Kemp has, for whatever reason, not been tempted into any original interpretation of his subject. His explanation follows the established historical sequence of Classical, Medieval, Renaissance, Baroque, Romantic, Modern and Post-Modern (although his chapters have different titles). Each begins, I think unpromisingly, with lengthy excerpts from profoundly respectable source material: Pliny, William Durandus (Bishop of Mende, since you ask), Vasari, André Felibien, Jonathan Richardson, Eugène Delacroix, Baudelaire, Marinetti and one Douglas Crimp (who may or may not be profoundly respectable; he was new to me too).

Art in History comprises very well-informed, but rather windy and prolix, accounts of familiar material, conventionally organised. I am not sure it qualifies as the ‘concise, clear and entertaining’ introduction to its subject that the publisher promises. In a book with neither footnotes nor bibliography and with thus no need to cling to peer-reviewed academic traditions, a daring profiler of ideas might have considered a more radical approach than the laundry list of style labels. What about a bit of disruption? What would Leonardo have done with the sequential nostrums of art history? And Kemp’s refusal to include a bibliography because it would be ‘unworkable’ is a bit lazy. The very difficulty of composing such a thing would have given great value to a select bibliography filtered through a fine mind.

The last chapter, ‘Something Different’, where you would expect an Oxford don of mature years to be at odds with the critical relativism and preening silliness that dominate contemporary art and art history, is one of the best. Kemp is nicely testy about the preposterous Joseph Beuys, an artist who made his career out of grease and felt, and positively enthusiastic about Yoko Ono’s performance art, especially the piece where her outfit is cut down to her underwear by predatory snipping scissors. No, not Leonardo, but we move on.

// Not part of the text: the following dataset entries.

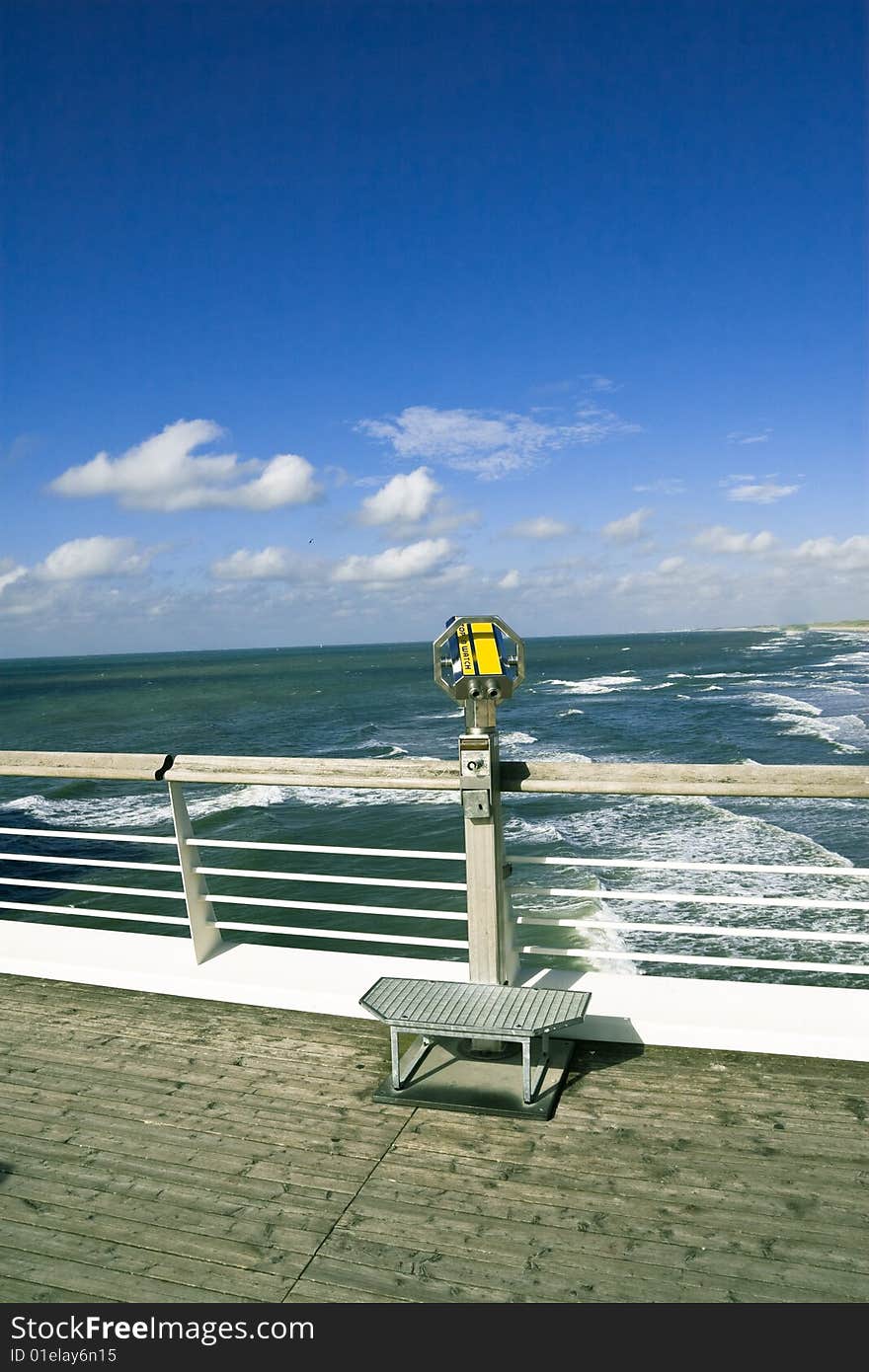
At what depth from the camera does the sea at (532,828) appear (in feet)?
34.4

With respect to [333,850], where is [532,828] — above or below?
below

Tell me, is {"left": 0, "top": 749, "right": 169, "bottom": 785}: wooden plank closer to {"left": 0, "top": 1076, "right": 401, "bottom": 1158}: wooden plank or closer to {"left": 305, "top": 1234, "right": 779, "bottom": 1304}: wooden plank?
{"left": 0, "top": 1076, "right": 401, "bottom": 1158}: wooden plank

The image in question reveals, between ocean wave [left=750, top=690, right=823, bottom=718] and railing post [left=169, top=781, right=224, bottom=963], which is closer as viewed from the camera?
railing post [left=169, top=781, right=224, bottom=963]

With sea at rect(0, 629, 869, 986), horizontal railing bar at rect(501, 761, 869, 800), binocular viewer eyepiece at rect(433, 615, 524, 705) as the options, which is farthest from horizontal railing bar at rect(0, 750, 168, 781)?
horizontal railing bar at rect(501, 761, 869, 800)

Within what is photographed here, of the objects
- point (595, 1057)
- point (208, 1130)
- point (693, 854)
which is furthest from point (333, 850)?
point (693, 854)

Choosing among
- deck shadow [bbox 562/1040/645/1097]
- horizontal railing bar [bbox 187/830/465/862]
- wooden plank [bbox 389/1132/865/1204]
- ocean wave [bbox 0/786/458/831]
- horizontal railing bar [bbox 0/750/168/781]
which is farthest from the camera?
ocean wave [bbox 0/786/458/831]

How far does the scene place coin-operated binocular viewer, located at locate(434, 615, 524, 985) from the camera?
3350 mm

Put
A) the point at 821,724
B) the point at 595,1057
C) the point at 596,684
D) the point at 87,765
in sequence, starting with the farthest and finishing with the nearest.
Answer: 1. the point at 596,684
2. the point at 821,724
3. the point at 87,765
4. the point at 595,1057

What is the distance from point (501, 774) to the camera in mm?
3475

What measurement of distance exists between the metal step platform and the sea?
0.84ft

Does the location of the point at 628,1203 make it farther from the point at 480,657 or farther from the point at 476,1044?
the point at 480,657

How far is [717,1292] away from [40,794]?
28.8m

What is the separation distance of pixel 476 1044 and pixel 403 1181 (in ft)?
2.61
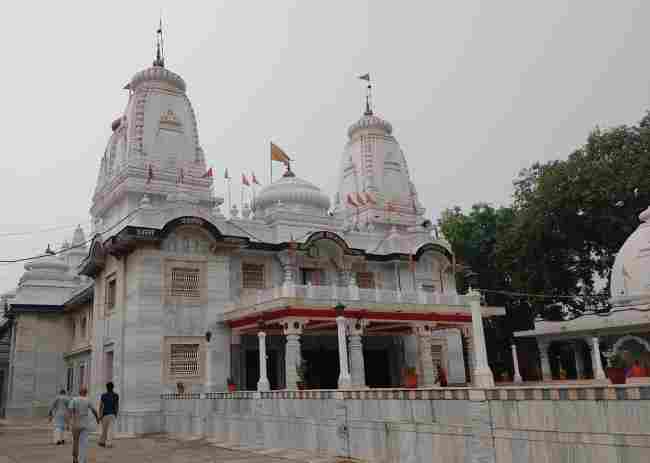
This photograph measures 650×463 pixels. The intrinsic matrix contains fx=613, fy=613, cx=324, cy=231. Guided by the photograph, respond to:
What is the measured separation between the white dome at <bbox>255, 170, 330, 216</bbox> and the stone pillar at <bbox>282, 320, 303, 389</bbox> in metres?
9.62

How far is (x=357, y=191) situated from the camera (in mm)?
36250

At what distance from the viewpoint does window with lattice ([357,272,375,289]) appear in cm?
2966

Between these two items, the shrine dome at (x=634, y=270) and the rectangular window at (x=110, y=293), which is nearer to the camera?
the rectangular window at (x=110, y=293)

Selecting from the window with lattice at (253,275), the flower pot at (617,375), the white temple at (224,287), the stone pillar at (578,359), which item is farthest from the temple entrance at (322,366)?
the flower pot at (617,375)

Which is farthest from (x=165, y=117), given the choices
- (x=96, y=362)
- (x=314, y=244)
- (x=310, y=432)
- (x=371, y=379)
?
(x=310, y=432)

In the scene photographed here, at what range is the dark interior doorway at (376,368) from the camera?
1156 inches

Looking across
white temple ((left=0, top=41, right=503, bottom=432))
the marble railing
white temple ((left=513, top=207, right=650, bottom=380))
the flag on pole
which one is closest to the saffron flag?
white temple ((left=0, top=41, right=503, bottom=432))

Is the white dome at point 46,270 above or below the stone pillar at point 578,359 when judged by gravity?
above

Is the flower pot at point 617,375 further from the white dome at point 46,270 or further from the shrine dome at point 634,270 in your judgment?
the white dome at point 46,270

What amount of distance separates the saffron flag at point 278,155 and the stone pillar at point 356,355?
12122mm

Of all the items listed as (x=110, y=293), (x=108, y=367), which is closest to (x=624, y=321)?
(x=108, y=367)

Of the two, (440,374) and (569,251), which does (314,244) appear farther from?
(569,251)

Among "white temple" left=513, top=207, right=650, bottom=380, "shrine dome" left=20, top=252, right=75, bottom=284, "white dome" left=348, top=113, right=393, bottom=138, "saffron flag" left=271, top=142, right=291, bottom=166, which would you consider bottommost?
"white temple" left=513, top=207, right=650, bottom=380

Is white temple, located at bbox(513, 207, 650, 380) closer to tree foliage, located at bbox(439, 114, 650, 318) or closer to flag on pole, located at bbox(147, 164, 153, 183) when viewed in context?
tree foliage, located at bbox(439, 114, 650, 318)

I think it would be marvellous to have Martin Kemp talking over your shoulder in the Prado or the Louvre where an ad-libbed professorial commentary of great erudition would be thrillingly welcome. But it works less well in print. Alas, this book rather reads as if it were written with a gun to the head and a shrieking deadline and dismaying word-count in mind. There are coy illustrations which lack freshness or wit.

An enduring mystery of art historical culture is how little sense of style its practitioners have. Kemp writes: ‘Diderot was one of a radical group of French intellectuals determined to reform philosophy, society and culture in France.’ I mean, you could do better on Wikipedia. And instead of writing ‘painted’ he writes ‘strove to render’. Personally, I wouldn’t let a second-year student get away with either of those. Mind you, very few academic art historians are fine prose stylists. The exception was Kenneth Clark although, if you want to split well-groomed hairs, he was perhaps more of a belle-lettrist.

The art historian’s lack of aesthetic sense applies to the world too. The great Ernst Gombrich, whose incomparable Story of Art of 1950 will never be surpassed as an introduction to art-in-history, used to live in an environment of gasp-makingly artless clutter — borderline squalor. But Gombrich gave us the fine apothegm: ‘There is no such thing as art. There are only artists.’ Martin Kemp gets nowhere near such synoptic genius. I don’t think he even tried. Gombrich is now in its 16th edition. I doubt that Kemp, in this version, will get that far.